Dieu merci, réviser la version « officielle » du massacre de Katýn ne fait pas l’objet d’une censure dans notre pays et, tout citoyen curieux et désireux de ne pas s’arrêter à la « version officielle » de l’histoire peut en parler librement et publiquement ! Etrangement, nul n’y a jamais vu, en occident, un anti germanisme déguisé ni même une quelconque forme d’incitation à la haine « inhérente »* à la révision – il se peut aussi, la voie étant pourtant largement ouverte, que personne n’ait jamais songé à s’engouffrer dans la brèche, peut-être par peur du ridicule ou par simple sens de l’honneur, qui sait ? Passons ! Mais retenons tout de même une chose : l’argument d’incitation à la haine est bien pratique pour qui ne craint ni le ridicule ni le déshonneur.

Nous souhaitions partager avec nos lecteurs quelques extraits de l’ouvrage de Grove Furr en ce qu’il fait échos de façon relativement inattendue à la cabale qui s’abat sans relâche sur les révisionnistes de l’extermination programmée des juifs par les nazis.  Curieux de toutes les thèses existantes sur quelque sujet que ce soit et dans l’idée saine qui veut que tout doit pouvoir faire l’objet d’une révision, nous n’avons pas résisté à l’envie de découvrir le travail de Grove Furr et nous vous invitons d’ailleurs à le découvrir à votre tour.
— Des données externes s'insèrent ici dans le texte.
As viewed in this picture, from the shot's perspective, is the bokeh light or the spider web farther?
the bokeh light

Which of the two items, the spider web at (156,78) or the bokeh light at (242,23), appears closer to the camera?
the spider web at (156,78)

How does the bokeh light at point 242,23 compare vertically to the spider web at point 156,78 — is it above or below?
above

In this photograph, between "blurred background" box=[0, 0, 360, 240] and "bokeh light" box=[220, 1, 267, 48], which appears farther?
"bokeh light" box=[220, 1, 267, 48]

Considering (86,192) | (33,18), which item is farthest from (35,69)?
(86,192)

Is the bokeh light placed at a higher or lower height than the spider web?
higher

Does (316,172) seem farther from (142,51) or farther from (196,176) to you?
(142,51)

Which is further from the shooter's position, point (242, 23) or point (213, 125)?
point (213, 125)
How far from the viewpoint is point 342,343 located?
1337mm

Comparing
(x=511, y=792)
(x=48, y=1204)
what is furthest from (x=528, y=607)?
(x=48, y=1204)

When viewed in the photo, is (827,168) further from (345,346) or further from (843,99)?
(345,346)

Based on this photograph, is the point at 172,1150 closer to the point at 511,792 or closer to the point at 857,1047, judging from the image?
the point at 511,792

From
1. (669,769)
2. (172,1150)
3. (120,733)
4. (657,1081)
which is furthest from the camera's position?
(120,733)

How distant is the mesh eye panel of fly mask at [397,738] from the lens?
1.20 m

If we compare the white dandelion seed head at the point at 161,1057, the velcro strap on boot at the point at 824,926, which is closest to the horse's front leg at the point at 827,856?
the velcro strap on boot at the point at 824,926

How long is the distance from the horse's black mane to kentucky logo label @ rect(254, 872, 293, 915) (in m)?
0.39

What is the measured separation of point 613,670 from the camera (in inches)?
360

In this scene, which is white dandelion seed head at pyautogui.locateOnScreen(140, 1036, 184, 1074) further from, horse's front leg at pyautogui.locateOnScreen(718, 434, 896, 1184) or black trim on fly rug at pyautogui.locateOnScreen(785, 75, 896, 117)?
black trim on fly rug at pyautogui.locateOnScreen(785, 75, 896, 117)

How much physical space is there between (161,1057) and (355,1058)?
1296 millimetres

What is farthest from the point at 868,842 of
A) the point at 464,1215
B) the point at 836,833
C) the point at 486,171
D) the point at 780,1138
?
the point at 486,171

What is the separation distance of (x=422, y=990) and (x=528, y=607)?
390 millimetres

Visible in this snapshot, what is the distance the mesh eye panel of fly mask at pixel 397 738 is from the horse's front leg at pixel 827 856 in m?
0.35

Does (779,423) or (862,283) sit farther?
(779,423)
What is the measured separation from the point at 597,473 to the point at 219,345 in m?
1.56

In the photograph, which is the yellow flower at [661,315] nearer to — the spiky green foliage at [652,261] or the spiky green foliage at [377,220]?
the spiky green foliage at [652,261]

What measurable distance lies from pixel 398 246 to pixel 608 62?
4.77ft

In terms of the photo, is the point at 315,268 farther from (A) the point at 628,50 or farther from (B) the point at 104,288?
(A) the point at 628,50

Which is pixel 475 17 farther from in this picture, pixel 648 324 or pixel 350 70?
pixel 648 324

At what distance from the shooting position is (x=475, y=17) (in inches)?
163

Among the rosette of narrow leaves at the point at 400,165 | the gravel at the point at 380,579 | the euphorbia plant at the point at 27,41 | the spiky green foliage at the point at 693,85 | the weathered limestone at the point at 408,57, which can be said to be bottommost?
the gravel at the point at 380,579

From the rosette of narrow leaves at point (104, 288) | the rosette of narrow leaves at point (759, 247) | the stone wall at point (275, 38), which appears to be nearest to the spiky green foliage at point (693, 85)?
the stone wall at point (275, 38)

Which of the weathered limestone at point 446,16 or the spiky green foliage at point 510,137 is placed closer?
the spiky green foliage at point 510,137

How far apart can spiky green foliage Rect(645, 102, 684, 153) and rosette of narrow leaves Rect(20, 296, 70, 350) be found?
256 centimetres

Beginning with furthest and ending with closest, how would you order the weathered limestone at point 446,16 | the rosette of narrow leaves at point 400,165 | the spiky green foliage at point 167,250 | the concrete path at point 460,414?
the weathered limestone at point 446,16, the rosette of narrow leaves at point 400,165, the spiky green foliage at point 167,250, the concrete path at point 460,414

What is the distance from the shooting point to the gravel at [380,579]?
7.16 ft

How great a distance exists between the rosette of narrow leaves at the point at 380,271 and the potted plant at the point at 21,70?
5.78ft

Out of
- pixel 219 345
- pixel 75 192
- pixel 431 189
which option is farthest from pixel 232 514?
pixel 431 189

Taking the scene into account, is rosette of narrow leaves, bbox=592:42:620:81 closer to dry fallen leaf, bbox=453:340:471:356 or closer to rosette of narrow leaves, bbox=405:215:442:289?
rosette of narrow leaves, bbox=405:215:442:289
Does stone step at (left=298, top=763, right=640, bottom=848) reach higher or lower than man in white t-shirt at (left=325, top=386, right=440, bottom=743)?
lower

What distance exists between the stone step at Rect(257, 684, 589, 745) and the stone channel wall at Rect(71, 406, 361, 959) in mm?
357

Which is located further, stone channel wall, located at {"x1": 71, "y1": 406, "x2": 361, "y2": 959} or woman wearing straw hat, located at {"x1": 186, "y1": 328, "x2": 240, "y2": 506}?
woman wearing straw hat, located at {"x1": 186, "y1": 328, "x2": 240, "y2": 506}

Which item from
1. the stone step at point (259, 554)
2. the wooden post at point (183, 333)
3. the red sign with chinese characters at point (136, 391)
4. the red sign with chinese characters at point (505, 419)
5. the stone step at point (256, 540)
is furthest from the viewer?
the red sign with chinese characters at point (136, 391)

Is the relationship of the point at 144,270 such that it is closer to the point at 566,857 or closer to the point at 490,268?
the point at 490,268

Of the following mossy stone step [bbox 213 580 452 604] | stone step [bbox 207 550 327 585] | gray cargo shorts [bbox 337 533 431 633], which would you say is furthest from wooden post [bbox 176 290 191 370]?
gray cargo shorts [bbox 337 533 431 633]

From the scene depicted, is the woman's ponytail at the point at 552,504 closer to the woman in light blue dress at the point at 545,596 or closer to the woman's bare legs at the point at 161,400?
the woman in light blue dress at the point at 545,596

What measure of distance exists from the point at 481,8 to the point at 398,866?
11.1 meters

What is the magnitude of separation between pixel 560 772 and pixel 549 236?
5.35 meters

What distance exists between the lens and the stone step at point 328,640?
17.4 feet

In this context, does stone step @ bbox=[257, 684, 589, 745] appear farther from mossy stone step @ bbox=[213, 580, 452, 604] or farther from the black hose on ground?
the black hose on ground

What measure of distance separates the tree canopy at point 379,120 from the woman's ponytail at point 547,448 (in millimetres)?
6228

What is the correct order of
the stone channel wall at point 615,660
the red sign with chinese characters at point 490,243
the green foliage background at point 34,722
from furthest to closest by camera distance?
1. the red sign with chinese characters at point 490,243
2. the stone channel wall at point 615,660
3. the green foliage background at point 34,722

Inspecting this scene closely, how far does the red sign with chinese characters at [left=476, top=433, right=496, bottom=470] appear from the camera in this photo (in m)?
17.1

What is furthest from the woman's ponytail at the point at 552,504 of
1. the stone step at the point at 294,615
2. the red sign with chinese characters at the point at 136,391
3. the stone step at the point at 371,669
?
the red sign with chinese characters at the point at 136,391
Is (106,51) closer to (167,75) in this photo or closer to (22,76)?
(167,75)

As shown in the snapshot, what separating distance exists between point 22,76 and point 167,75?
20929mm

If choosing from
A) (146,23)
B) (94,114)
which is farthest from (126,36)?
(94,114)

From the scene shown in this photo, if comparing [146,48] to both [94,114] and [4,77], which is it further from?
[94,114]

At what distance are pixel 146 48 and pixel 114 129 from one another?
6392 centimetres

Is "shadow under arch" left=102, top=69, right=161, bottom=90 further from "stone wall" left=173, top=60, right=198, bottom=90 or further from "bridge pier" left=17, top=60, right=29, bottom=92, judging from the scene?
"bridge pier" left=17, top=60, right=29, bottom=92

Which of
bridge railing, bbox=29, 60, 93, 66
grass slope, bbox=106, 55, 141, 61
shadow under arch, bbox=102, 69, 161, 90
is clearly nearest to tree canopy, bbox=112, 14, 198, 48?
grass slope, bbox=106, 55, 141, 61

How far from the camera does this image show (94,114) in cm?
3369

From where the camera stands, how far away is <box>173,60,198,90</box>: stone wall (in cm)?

(Tout ce qui est agrémenté d’un filet dans la marge correspond aux passages extraits de l’ouvrage de Grover Furr)

EXTRAIT (P.7-8) :

  « Depuis le milieu des années 1990 donc, le massace de Katýn a de nouveau fait l’objet d’une controverse partisane féroce. Dans les cercles anticommunistes, il est inacceptable d’exprimer le moindre doute quant à la culpabilité de l’Union soviétique, de Staline et de ses principaux compagnons. C’est aussi le cas dans les universités occidentales où le débat sur le sujet ou toute remise en cause de la culpabilité soviétique est tout simplement « hors les clous », intolérable ». […]

  En octobre 2010, fut soulevée une objection crédible selon laquelle les « documents du flagrant délit » étaient des faux. Cela avait été la position de nombreux communistes et de nationalistes de gauche russes depuis la publiucation du livre de Moukhine en 1995. […]

  Quelles autres preuves existe-t-il selon laquelle les Soviétiques ont abattu les 14800 à 22 000 polonais, comme le prétend la « version officielle » du massacre?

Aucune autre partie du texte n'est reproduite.